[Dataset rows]
—————

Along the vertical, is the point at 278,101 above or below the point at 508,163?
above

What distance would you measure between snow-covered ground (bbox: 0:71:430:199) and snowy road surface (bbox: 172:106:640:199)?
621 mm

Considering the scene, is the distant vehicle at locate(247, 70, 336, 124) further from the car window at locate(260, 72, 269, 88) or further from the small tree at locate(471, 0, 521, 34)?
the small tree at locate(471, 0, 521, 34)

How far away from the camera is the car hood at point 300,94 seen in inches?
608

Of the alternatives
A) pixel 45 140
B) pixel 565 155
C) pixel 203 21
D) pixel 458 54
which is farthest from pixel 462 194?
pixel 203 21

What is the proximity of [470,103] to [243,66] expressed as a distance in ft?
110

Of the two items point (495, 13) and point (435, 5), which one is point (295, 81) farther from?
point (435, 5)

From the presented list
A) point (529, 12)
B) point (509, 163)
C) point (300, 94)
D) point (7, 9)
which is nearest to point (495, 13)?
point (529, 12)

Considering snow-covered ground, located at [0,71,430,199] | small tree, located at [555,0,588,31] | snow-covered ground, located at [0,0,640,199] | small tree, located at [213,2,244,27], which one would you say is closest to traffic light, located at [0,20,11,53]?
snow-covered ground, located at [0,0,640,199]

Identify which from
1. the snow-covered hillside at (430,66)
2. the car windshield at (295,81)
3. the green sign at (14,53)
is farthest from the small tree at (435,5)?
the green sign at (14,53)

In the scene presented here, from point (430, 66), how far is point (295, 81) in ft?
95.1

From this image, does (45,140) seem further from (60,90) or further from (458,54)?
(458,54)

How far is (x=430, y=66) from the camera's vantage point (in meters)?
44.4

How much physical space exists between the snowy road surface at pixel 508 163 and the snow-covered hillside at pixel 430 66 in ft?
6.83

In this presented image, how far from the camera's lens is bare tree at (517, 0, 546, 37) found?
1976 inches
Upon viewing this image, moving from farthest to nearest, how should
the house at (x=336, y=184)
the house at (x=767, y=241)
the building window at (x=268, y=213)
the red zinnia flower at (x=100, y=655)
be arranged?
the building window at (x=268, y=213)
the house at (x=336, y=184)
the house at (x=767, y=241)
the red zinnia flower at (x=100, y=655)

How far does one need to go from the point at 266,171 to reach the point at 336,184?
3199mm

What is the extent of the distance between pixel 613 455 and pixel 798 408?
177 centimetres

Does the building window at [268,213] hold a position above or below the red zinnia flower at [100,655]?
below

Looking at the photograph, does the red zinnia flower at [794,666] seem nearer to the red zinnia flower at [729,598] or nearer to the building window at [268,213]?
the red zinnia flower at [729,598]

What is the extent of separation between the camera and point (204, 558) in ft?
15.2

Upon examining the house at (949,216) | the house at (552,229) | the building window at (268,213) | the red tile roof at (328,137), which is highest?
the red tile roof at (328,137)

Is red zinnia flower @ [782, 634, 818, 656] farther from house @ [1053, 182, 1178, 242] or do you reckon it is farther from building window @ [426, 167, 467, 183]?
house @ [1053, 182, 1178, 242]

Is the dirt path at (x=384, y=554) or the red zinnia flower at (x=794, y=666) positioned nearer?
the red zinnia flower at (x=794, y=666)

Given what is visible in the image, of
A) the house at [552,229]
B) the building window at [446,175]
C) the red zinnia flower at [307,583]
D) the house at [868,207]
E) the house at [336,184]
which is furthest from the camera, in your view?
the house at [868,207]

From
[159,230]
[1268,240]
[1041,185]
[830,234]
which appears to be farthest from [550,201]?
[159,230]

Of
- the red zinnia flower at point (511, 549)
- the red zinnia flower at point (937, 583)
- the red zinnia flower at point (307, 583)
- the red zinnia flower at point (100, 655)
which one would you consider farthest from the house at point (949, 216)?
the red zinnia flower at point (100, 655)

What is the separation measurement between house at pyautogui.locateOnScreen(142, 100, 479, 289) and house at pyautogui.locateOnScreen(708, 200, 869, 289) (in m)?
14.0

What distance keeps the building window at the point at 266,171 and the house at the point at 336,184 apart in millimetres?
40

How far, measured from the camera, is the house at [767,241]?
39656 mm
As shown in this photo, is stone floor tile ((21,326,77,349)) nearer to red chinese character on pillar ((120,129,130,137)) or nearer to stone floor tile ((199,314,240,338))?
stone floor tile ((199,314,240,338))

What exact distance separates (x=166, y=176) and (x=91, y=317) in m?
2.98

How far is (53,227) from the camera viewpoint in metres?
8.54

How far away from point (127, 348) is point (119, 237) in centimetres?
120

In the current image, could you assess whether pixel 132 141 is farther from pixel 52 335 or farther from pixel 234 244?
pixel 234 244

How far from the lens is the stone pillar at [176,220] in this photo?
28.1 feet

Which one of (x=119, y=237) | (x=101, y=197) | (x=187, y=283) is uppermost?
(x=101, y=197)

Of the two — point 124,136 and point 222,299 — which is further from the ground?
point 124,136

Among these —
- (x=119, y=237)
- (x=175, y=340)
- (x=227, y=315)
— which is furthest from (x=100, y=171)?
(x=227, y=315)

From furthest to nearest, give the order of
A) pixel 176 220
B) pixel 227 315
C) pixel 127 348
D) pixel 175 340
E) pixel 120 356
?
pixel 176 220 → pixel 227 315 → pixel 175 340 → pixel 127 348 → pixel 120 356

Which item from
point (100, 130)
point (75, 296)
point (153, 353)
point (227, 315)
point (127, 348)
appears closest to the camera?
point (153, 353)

—————

▶ _Task description_: Reproduce the material above, changing each occurrence of "snowy road surface" to "icy road surface" and keeping everything else the same.

▶ _Reply to the exercise_:
Along the vertical, is the point at 278,101 above or below the point at 508,163?
above

What distance would you measure between snow-covered ground (bbox: 0:71:430:199) and icy road surface (bbox: 172:106:640:199)?
621 mm

Considering the scene, is the distant vehicle at locate(247, 70, 336, 124) further from the car window at locate(260, 72, 269, 88) or further from the small tree at locate(471, 0, 521, 34)?
the small tree at locate(471, 0, 521, 34)

How far away from the camera is the car hood at point 300,94 seen in inches?
608

Of the alternatives
A) pixel 45 140
B) pixel 565 155
C) pixel 203 21
D) pixel 458 54
which is farthest from pixel 462 194?
pixel 203 21

What is the proximity of [470,103] to [243,66] expressed as a distance in ft?
110

Of the two items point (495, 13) and point (435, 5), which one is point (295, 81) farther from?
point (435, 5)

From the presented list
A) point (529, 12)
B) point (509, 163)
C) point (300, 94)
D) point (7, 9)
which is nearest to point (495, 13)?
point (529, 12)

Considering snow-covered ground, located at [0,71,430,199] | small tree, located at [555,0,588,31] | snow-covered ground, located at [0,0,640,199] | small tree, located at [213,2,244,27], which one would you say is closest to traffic light, located at [0,20,11,53]?
snow-covered ground, located at [0,0,640,199]

Identify which from
1. the snow-covered hillside at (430,66)
2. the car windshield at (295,81)
3. the green sign at (14,53)
is farthest from the small tree at (435,5)?
the green sign at (14,53)

In the scene presented here, from point (430, 66), how far is point (295, 81) in ft?
95.1

From this image, does (45,140) seem further from (60,90) or further from (458,54)?
(458,54)

How far is (x=430, y=66) from the camera's vantage point (in meters)?
44.4

How much physical space exists between the icy road surface at pixel 508 163 and the snow-covered hillside at pixel 430 66 in ft?
6.83

In this presented image, how far from the camera's lens is bare tree at (517, 0, 546, 37) found?
1976 inches
Upon viewing this image, moving from farthest to nearest, how should
the house at (x=336, y=184)
the house at (x=767, y=241)
the building window at (x=268, y=213)
the red zinnia flower at (x=100, y=655)
be arranged?
the building window at (x=268, y=213)
the house at (x=336, y=184)
the house at (x=767, y=241)
the red zinnia flower at (x=100, y=655)

How far does one need to go from the point at 266,171 to reach the point at 336,184?
3199mm

What is the extent of the distance between pixel 613 455 and pixel 798 408?
177 centimetres

Does the building window at [268,213] hold a position above or below the red zinnia flower at [100,655]?
below

Looking at the photograph, does the red zinnia flower at [794,666] seem nearer to the red zinnia flower at [729,598] or nearer to the building window at [268,213]?
the red zinnia flower at [729,598]

What is the extent of separation between the camera and point (204, 558) in ft?
15.2

Upon examining the house at (949,216) | the house at (552,229) | the building window at (268,213) | the red tile roof at (328,137), which is highest?
the red tile roof at (328,137)

Is red zinnia flower @ [782, 634, 818, 656] farther from house @ [1053, 182, 1178, 242] or do you reckon it is farther from building window @ [426, 167, 467, 183]?
house @ [1053, 182, 1178, 242]

Is the dirt path at (x=384, y=554) or the red zinnia flower at (x=794, y=666) positioned nearer?
the red zinnia flower at (x=794, y=666)

Given what is visible in the image, of
A) the house at [552,229]
B) the building window at [446,175]
C) the red zinnia flower at [307,583]
D) the house at [868,207]
E) the house at [336,184]
which is furthest from the camera, in your view?
the house at [868,207]

From
[159,230]
[1268,240]
[1041,185]
[830,234]
which appears to be farthest from [550,201]?
[159,230]

Of
- the red zinnia flower at point (511, 549)
- the red zinnia flower at point (937, 583)
- the red zinnia flower at point (307, 583)
- the red zinnia flower at point (100, 655)
which one would you consider farthest from the house at point (949, 216)?
the red zinnia flower at point (100, 655)

What is the separation measurement between house at pyautogui.locateOnScreen(142, 100, 479, 289) and house at pyautogui.locateOnScreen(708, 200, 869, 289) (in m)?
14.0

What distance keeps the building window at the point at 266,171 and the house at the point at 336,184 apart in millimetres?
40

How far, measured from the camera, is the house at [767,241]?
39656 mm
As shown in this photo, is stone floor tile ((21,326,77,349)) nearer to red chinese character on pillar ((120,129,130,137)) or nearer to stone floor tile ((199,314,240,338))?
stone floor tile ((199,314,240,338))

What exact distance separates (x=166, y=176) and (x=91, y=317) in m?
2.98

How far is (53,227) from the camera viewpoint in metres?
8.54

How far away from point (127, 348) is point (119, 237) in centimetres?
120

In the current image, could you assess whether pixel 132 141 is farther from pixel 52 335 or farther from pixel 234 244?
pixel 234 244

How far from the lens is the stone pillar at [176,220] in this photo?
28.1 feet

Which one of (x=119, y=237) | (x=101, y=197) | (x=187, y=283) is uppermost?
(x=101, y=197)

Of the two — point 124,136 and point 222,299 — which is further from the ground?
point 124,136

Among these —
- (x=119, y=237)
- (x=175, y=340)
- (x=227, y=315)
— which is furthest from (x=100, y=171)?
(x=227, y=315)

From furthest to nearest, give the order of
A) pixel 176 220
B) pixel 227 315
C) pixel 127 348
D) pixel 175 340
E) pixel 120 356
?
pixel 176 220 → pixel 227 315 → pixel 175 340 → pixel 127 348 → pixel 120 356

Which item from
point (100, 130)
point (75, 296)
point (153, 353)
point (227, 315)
point (127, 348)
appears closest to the camera?
point (153, 353)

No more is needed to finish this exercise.